Fernsehsurfen
 

Fernsehsurfen

Der Chiphersteller Intel versucht sich nach einem gescheitertem Versuch erneut in der Unterhaltungselektronik .

Für den Chiphersteller Intel, der traditionell Prozessoren für die Computerindustrie fertigt, ist der Vorstoß in den Markt der Consumer Electronics bereits der zweite Versuch. Vor einigen Jahren hatte das Unternehmen mit der Chip-Plattform "ViiV" einen ersten Anlauf gestartet, in diesem Markt Fuß zu fassen. Intel wollte mit einem ViiV-Logo zudem garantieren, dass entsprechend gekennzeichnete Geräte wie Fernseher, DVD-Player oder Mediaplayer bestimmten Anforderungen genügen. Es gelang jedoch nicht, die großen Elektronik-Hersteller zu überzeugen. Ende vergangenen Jahres stellte Intel schließlich sein ViiV-Programm komplett ein.


Nun wagt Intel gemeinsam mit Yahoo! einen neuen Versuch. Yahoo! steuert die so genannten "TV-Widgets" bei, über die der Fernsehzuschauer am TV-Gerät zum Beispiel auf aktuelle Informationen aus dem Netz wie Börsenkurse, Wettervorschau und Nachrichten zugreifen oder auch das Online-Auktionshaus eBay oder die Videoplattform YouTube nutzen kann.
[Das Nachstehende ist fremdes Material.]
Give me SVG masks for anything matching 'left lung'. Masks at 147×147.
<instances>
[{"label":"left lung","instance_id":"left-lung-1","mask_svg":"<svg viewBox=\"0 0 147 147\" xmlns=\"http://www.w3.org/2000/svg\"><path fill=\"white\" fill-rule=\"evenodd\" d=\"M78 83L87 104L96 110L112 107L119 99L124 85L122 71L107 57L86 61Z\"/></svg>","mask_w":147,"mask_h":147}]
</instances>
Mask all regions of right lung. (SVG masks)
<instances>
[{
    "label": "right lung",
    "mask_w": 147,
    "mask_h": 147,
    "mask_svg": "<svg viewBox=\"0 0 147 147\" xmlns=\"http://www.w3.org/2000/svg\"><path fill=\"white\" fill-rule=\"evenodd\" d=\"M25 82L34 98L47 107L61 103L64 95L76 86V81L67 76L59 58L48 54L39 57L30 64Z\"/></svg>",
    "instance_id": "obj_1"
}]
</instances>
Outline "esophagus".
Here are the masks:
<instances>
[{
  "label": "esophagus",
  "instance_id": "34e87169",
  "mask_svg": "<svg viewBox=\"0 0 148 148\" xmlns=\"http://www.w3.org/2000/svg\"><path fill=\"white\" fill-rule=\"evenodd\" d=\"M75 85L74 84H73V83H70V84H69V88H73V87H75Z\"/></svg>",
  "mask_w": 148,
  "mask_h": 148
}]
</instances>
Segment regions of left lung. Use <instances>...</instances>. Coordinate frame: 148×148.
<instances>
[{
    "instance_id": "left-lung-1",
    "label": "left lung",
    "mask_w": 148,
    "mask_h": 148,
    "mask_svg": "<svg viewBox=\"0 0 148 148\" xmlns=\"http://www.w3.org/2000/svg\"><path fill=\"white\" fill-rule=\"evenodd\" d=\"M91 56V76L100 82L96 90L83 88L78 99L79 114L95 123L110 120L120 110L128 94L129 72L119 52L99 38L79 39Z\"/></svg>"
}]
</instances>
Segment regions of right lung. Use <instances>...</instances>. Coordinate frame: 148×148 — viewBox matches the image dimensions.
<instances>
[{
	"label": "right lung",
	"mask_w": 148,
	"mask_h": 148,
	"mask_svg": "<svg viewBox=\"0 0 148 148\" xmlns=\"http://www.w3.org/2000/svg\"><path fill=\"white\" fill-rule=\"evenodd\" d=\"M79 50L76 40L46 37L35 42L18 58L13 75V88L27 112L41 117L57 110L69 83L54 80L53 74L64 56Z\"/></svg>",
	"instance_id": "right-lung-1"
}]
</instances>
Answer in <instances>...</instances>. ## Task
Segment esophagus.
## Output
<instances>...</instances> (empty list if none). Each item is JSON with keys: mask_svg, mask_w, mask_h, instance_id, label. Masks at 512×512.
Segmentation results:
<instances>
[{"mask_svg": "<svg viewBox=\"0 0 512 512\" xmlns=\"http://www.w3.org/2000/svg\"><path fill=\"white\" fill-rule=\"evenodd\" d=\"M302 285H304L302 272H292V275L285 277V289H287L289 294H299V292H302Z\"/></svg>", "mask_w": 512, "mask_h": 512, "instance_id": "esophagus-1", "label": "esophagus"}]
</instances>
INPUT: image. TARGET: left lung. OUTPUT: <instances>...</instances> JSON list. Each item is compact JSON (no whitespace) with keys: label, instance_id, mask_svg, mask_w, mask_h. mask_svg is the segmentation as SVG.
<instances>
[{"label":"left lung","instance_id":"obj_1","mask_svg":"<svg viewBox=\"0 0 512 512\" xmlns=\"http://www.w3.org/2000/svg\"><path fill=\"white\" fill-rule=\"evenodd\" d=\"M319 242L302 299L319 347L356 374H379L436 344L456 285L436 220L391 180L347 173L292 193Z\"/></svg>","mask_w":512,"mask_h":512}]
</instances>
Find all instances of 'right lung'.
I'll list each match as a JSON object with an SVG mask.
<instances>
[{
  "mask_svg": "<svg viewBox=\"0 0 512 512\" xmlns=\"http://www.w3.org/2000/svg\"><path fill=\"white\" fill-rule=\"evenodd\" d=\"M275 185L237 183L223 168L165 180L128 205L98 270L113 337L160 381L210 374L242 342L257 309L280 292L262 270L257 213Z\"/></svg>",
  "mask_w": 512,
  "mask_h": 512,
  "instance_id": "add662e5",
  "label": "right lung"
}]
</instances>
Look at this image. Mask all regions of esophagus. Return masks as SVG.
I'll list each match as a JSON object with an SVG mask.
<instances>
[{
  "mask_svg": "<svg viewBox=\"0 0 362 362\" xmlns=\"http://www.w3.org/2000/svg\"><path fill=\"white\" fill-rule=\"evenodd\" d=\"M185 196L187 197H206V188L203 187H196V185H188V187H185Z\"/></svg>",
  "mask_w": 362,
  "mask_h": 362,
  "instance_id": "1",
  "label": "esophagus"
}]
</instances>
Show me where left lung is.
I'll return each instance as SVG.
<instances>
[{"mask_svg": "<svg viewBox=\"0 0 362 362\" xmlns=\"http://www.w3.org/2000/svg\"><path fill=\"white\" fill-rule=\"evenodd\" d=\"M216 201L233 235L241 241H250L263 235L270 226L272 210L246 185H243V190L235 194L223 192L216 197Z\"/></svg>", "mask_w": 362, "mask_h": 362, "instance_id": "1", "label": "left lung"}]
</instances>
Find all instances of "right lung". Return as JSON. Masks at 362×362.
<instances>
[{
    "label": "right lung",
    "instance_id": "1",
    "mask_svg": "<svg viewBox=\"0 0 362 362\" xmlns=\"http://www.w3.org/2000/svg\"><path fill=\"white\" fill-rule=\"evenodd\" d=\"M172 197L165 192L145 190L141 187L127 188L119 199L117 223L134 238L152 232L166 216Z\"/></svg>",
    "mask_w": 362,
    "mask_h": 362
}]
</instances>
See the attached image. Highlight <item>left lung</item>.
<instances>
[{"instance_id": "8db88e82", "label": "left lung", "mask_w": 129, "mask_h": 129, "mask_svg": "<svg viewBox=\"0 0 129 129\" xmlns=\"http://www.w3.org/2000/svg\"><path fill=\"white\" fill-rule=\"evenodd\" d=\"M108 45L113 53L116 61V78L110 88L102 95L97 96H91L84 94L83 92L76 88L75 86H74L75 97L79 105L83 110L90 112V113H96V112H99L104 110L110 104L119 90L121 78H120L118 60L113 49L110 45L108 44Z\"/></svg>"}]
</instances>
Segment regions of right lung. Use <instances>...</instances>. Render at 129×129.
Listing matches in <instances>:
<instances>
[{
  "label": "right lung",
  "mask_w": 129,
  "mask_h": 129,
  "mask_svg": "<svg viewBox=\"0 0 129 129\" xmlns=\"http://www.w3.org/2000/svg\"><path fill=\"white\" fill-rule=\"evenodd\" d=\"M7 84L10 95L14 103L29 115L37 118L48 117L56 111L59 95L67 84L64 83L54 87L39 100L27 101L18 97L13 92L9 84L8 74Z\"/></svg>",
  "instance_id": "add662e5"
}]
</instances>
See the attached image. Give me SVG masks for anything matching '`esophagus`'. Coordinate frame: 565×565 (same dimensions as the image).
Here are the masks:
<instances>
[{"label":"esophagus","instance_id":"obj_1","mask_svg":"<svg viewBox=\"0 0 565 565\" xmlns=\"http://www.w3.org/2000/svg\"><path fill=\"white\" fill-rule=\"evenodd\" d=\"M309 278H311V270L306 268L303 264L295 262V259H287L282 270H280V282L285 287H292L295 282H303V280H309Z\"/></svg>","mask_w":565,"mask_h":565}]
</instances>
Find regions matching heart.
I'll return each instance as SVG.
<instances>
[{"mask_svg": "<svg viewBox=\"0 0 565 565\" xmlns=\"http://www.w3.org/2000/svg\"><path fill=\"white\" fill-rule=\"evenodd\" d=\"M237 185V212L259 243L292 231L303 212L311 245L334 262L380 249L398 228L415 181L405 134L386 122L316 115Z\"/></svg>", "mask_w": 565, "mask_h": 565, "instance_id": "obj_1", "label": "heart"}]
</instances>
Als erste Partner aus der Unterhaltungselektronik werden Samsung und Toshiba voraussichtlich noch in diesem Jahr TV-Geräte mit dieser Funktion vermarkten, so Intel-Manager Eric Kim.



Die Inhalte werden über die Software von Yahoo! aus dem Netz gesammelt und lassen sich dann über eine Bedienleiste am Fernseher ansteuern. Die Software läuft auf Intels neuem Prozessor CE 3100 (Codename Canmore). Canmore unterstützt Videos in HD-Auflösung, Audio sowie zwei- und drei-D-Grafiken. Dadurch sollen es Hersteller deutlich leichter haben, nternet-Inhalte und andere Multimedia-Funktionen auf ihren Geräten zu integrieren.